Il male del potere

Il noto fisico Carlo Revelli rimprovera all’Occidente la sua sudditanza al verbo americano. Il poliedrico Moni Ovadia rinfaccia all’Occidente la sua incoerenza. Il giornalista Carlo Freccero gli attribuisce l’intenzione di produrre un Grande Reset sterminatore. L’ex ambasciatore Sergio Romano ne stigmatizza la vocazione provocatoria e guerrafondaia. Lo storico Franco Cardini porta allo scoperto la sua ipocrisia. Il filosofo Diego Fusaro ne sottolinea l’incapacità di osservare il mondo in termini multipolari.

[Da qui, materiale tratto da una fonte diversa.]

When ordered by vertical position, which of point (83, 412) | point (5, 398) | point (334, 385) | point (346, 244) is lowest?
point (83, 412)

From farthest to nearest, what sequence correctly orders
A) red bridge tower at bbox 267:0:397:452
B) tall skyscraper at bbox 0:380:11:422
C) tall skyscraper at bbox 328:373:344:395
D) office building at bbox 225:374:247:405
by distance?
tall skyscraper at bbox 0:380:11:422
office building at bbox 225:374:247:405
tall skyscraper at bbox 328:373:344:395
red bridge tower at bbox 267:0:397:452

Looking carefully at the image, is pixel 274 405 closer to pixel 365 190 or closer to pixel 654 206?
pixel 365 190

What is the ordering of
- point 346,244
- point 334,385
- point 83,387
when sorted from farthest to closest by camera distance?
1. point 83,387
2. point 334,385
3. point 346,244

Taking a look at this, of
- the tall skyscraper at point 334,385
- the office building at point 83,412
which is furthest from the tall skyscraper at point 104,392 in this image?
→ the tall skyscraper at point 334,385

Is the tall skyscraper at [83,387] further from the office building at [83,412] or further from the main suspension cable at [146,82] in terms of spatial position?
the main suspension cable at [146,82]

In questo tribunale dell’anti-occidentalismo, riecheggiano tuttavia, insieme ai capi di imputazione, imbarazzati «no comment» a proposito del resto del mondo. Imbarazzante è infatti lo statalismo repressivo cinese, il razzismo sudafricano, il neo-colonialismo israeliano, la discriminazione castale indiana, il totalitarismo russo, il primitivismo saudita, la dittatura anti-curda turca, il satrapismo africano e la teocrazia iraniana. Se poi dal tribunale dell’anti-occidentalismo ci spostiamo a quello dell’anti-orientalismo, ecco fioccare sentenze contro l’oscurantismo afghano, quello pakistano, contro il capitalismo selvaggio indonesiano, contro l’austerità giapponese. Un altro tribunale potrebbe poi denunciare la collusione Stato-cartelli della della droga sudamericano, il comunismo illiberale cubano, il caudillismo antillano e via elencando.

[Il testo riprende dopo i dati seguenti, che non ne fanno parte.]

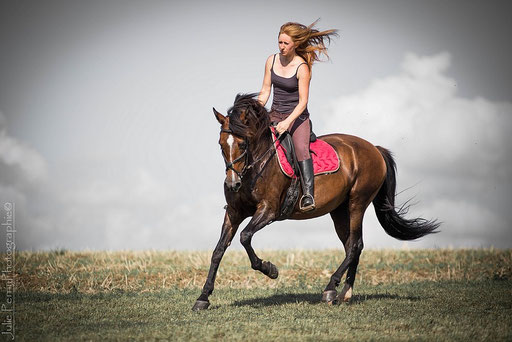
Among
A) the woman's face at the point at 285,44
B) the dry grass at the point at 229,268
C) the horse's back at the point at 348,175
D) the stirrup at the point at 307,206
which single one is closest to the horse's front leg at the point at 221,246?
the stirrup at the point at 307,206

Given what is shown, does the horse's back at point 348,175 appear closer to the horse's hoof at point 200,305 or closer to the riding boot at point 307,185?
the riding boot at point 307,185

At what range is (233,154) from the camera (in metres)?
8.24

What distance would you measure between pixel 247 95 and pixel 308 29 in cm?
173

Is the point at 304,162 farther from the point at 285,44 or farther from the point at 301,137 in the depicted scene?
the point at 285,44

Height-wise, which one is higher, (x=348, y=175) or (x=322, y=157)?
(x=322, y=157)

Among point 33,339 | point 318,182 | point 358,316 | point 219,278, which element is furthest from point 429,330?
point 219,278

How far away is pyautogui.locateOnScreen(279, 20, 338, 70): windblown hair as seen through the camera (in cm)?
950

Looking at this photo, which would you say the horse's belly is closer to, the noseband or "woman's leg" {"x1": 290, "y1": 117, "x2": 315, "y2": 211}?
"woman's leg" {"x1": 290, "y1": 117, "x2": 315, "y2": 211}

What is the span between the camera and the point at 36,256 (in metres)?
15.8

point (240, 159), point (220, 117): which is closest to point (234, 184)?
point (240, 159)

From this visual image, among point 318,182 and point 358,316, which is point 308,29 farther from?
point 358,316

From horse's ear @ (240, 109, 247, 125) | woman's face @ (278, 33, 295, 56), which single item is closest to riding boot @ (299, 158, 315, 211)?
horse's ear @ (240, 109, 247, 125)

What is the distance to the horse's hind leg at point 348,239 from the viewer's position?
1012cm

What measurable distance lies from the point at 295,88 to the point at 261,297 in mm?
3838
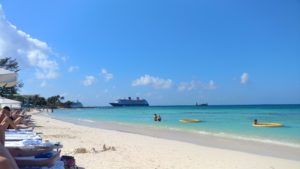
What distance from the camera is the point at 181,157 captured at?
8695mm

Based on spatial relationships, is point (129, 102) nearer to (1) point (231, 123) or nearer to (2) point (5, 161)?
(1) point (231, 123)

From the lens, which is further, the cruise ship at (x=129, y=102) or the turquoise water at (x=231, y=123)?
the cruise ship at (x=129, y=102)

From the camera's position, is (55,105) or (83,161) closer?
(83,161)

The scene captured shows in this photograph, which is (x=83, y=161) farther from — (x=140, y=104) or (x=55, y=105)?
(x=140, y=104)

Chi allora scampa alla condanna della Storia e della morale? Probabilmente soltanto l’isola di Bora Bora e l’Isola che non c’è di Bennato.
Ma se tali due eccezioni scampano al sortilegio del male e della colpa, non dipende dalla loro capacità di esercitare bene il potere, bensì dal fatto di non detenerne alcuno. In questa chiave invocare o evocare un Tribunale di Norimberga, un Tribunale Internazionale dell’Aja o una qualsiasi Corte Suprema non ha alcun senso. Laddove in causa è il potere, l’unico scranno che può pretendere giustizia è infatti quello di Dio e della sua infallibilità.
A quale «superiorità» occidentale si vuole d’altronde fare appello, quando si parla di valori fondanti dell’Occidente? Esattamente a quell’universo di valori che il potere è sempre pronto a compromettere: da quello della democrazia che non risparmia mai stragi in tutto il mondo, a quello della tecnologia che non evita mai discriminazioni sociali, a quello della libertà che è sempre condizionata e nella disponibilità dei soli padroni.
E i valori fondanti dell’Oriente, allora? Ahimé, anche in questo caso resistono solo quelli dei senza-potere. Giacché ovunque sia potere, persino tra i monaci buddhisti, possiamo starne certi che è sempre l’alito del male.